For Giovanni Nappi, the first signs he was going into cardiac arrest were nausea and cramps under his ribs.
“I sat on the floor when I started feeling a bit more pain, so I called my sister from downstairs and told her I wasn’t feeling well, that she better call an ambulance,” he said.
The 50-year-old had stronger pains under his rib cage, which then went away for a couple of minutes.
“But then they came back strong,” he said.
Paramedics arrived at his Wanniassa home not long after and gave him some painkillers.
“From there, I blacked out, I can’t remember a thing,” Giovanni said.
That’s because he had suffered his first heart attack of the day, on 20 August.
The paramedics managed to get him down the stairs of his home and into the ambulance before he went into cardiac arrest again.
“When I woke up, I found myself in ICU,” Giovanni said.
“The paramedics cracked four of my ribs while doing CPR, which was painful. It’s still painful now, but that’s alright.
“They saved my life.”
Giovanni was given a shot at surviving because the paramedics were able to start CPR straight away.
But not everyone has a heart attack in front of medical professionals.
Seconds count in a cardiac arrest, which is why all Australians have been urged to brush up on their CPR skills this Restart a Heart Day (16 October).

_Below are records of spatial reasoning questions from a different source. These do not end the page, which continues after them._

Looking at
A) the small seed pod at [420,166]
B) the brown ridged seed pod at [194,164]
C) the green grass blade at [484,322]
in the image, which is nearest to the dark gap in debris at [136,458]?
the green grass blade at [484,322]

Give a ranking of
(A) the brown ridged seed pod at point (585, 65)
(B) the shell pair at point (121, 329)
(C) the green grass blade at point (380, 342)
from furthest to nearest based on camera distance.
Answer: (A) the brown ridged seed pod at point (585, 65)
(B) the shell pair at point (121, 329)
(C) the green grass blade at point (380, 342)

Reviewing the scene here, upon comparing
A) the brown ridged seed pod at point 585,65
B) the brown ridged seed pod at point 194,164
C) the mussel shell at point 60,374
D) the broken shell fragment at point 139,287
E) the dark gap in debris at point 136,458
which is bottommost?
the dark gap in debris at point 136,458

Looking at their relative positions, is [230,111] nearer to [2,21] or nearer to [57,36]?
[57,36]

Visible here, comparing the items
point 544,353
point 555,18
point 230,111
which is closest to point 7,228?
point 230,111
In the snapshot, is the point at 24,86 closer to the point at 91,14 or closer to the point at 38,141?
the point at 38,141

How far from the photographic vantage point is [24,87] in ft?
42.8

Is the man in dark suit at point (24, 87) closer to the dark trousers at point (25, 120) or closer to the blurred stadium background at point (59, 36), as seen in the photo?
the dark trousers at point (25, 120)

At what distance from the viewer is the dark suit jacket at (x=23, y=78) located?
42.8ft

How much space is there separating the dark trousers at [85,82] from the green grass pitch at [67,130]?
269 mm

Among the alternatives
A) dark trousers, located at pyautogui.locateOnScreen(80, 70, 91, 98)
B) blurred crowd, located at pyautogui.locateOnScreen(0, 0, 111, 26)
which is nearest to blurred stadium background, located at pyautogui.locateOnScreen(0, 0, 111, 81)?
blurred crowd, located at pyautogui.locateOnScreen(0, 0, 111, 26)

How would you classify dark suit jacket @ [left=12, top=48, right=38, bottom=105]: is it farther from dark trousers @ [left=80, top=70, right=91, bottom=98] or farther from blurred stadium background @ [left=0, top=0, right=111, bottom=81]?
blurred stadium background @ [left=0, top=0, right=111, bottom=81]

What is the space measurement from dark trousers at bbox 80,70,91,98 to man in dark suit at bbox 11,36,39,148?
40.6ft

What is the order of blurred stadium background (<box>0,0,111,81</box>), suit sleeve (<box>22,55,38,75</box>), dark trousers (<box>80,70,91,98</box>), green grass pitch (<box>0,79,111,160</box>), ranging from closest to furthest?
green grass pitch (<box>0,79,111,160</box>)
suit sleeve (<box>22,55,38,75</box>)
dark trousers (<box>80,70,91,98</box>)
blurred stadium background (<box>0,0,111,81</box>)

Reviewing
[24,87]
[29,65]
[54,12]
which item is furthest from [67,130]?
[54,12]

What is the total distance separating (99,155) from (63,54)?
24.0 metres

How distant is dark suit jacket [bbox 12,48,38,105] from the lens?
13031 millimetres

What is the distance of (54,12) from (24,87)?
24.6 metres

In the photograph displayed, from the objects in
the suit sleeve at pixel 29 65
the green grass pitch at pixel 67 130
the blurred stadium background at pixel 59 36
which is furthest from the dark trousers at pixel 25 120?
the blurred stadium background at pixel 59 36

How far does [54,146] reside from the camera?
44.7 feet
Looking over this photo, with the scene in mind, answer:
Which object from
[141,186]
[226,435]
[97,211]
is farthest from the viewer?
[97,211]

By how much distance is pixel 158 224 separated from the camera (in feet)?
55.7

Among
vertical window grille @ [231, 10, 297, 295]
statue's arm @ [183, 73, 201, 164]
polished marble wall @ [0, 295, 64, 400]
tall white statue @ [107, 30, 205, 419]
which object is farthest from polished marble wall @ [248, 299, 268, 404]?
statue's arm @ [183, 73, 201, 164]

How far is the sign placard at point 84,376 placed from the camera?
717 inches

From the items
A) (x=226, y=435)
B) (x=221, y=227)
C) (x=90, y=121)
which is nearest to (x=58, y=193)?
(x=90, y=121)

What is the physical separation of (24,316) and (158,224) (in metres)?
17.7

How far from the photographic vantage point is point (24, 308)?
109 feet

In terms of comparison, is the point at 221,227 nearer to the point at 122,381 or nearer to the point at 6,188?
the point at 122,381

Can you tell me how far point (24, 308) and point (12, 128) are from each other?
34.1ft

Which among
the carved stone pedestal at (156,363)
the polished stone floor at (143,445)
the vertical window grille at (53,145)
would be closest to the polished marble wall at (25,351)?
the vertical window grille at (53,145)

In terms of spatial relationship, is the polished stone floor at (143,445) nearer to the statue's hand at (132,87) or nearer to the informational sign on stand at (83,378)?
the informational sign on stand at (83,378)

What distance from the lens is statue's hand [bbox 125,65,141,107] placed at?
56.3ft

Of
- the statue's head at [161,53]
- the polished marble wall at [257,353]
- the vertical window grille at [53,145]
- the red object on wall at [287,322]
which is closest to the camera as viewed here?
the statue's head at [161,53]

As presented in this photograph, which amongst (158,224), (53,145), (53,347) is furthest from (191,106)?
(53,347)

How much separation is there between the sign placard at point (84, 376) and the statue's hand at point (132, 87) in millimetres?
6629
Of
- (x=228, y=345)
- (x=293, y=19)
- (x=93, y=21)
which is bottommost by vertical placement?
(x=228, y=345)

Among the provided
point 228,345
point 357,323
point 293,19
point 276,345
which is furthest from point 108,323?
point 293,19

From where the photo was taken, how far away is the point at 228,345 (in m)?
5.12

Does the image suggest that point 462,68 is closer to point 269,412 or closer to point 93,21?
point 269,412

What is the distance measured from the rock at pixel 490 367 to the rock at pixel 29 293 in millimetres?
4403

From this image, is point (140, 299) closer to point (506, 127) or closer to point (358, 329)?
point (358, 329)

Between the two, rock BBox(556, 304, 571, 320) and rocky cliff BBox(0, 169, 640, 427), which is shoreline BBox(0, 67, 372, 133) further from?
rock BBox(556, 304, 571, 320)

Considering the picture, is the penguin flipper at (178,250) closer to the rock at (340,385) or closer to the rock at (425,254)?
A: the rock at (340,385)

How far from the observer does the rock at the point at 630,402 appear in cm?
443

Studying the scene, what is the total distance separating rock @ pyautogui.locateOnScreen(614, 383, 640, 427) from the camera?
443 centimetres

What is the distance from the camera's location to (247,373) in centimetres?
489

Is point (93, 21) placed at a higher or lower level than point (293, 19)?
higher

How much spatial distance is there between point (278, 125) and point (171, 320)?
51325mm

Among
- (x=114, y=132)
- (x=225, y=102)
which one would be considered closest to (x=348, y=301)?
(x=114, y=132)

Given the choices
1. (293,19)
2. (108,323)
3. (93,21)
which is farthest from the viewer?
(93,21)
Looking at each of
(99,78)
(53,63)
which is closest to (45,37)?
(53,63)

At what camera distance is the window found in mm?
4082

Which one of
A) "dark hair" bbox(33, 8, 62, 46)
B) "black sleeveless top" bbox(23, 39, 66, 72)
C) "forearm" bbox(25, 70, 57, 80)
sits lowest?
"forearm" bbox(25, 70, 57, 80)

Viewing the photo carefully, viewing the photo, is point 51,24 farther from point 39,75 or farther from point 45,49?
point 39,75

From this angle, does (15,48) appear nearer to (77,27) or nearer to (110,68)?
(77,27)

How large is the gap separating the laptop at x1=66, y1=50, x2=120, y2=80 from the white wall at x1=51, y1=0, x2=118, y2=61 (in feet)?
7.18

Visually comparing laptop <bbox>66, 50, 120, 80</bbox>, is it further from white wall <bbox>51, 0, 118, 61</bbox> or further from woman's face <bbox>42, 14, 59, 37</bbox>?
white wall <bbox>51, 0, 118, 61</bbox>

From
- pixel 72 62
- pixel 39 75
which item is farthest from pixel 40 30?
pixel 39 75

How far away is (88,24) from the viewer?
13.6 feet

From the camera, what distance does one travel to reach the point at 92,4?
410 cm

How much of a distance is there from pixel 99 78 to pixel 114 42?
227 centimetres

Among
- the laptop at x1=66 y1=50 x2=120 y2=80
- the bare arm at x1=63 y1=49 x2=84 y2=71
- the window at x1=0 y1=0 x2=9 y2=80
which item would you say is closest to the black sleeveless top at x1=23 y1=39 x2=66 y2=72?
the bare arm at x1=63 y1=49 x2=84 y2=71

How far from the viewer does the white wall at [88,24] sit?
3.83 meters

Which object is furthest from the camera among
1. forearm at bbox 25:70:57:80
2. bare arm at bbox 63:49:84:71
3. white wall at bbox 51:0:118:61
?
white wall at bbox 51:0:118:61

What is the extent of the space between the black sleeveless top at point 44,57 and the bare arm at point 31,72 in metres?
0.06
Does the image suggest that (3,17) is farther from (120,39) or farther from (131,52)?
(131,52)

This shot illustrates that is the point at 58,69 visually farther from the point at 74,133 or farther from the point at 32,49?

Nine out of ten people won’t survive an out-of-hospital cardiac arrest.
ACT Ambulance Services’ (ACTAS) Robert Wiggins was one of the paramedics in Giovanni’s home that day.
“We figured out quickly Giovanni was very, very sick,” he said.
“He was in tremendous amounts of pain, not the classic chest pain signs that you’d expect … it was all-over general, global pain.”
A heart attack can present with dizziness, shortness of breath, nausea, and sometimes with no pain at all.
For women, the signs can be even more subtle.
“It could be a twinge here or an upset tummy there,” Robert said.
“If you’re in doubt, call an ambulance … if you feel unwell, you should get it checked because you never know.”
If triple zero is called, an operator can talk you through your symptoms or assist those on the other end with administering CPR.
But Robert said you don’t need to get hung up on the right number of compressions or breaths, it’s more important to begin as soon as possible.
“If someone’s been in cardiac arrest for a while before our arrival, there’s not a lot we can do, that decision to even start CPR is taken away from us,” he said.
“But if you just start, you’re keeping blood to the heart, blood to the brain, that gives us something to work with.
“The reason many people don’t start giving CPR is they can’t remember all the numbers, so they don’t want to do any harm … but I personally don’t care about someone’s ability to remember all the ratios – just start.”
If you come across someone on the street who has stopped breathing, and are concerned about your own health or safety, chest compressions can be enough, without also breathing into their mouths.
“If you don’t know the person you’re giving the kiss of life to, you can just do chest compressions,” Robert said.
“The mechanics of it works without you having to breathe for them … if their mouth is open and not full of food or vomit, they can passively breathe when getting compressions.
“This makes our job achievable. It may not always be achievable to bring someone back but it gives us a chance.”
Many sporting fields and shopping centres have defibrillators on hand, which a second person can fetch during an emergency.
Robert stressed updating your CPR training with a first aid course is vital, as you are more likely to have to use it on someone you know.
“It doesn’t matter if you’re fit and healthy, it could happen while you’re playing sport, sitting at your desk,” he said.
“Most first aid happens in the home … it’s not to look after a stranger, it’s to look after a friend or loved one.”
Giovanni owes his life to the paramedics who performed CPR, and urged everyone to learn this life-saving skill.
“I had two cardiac arrests in less than an hour, it was a big effort to keep me alive … if I had a million dollars, I’d give it to them,” he said.
“Everyone can learn CPR, because it does save a life.”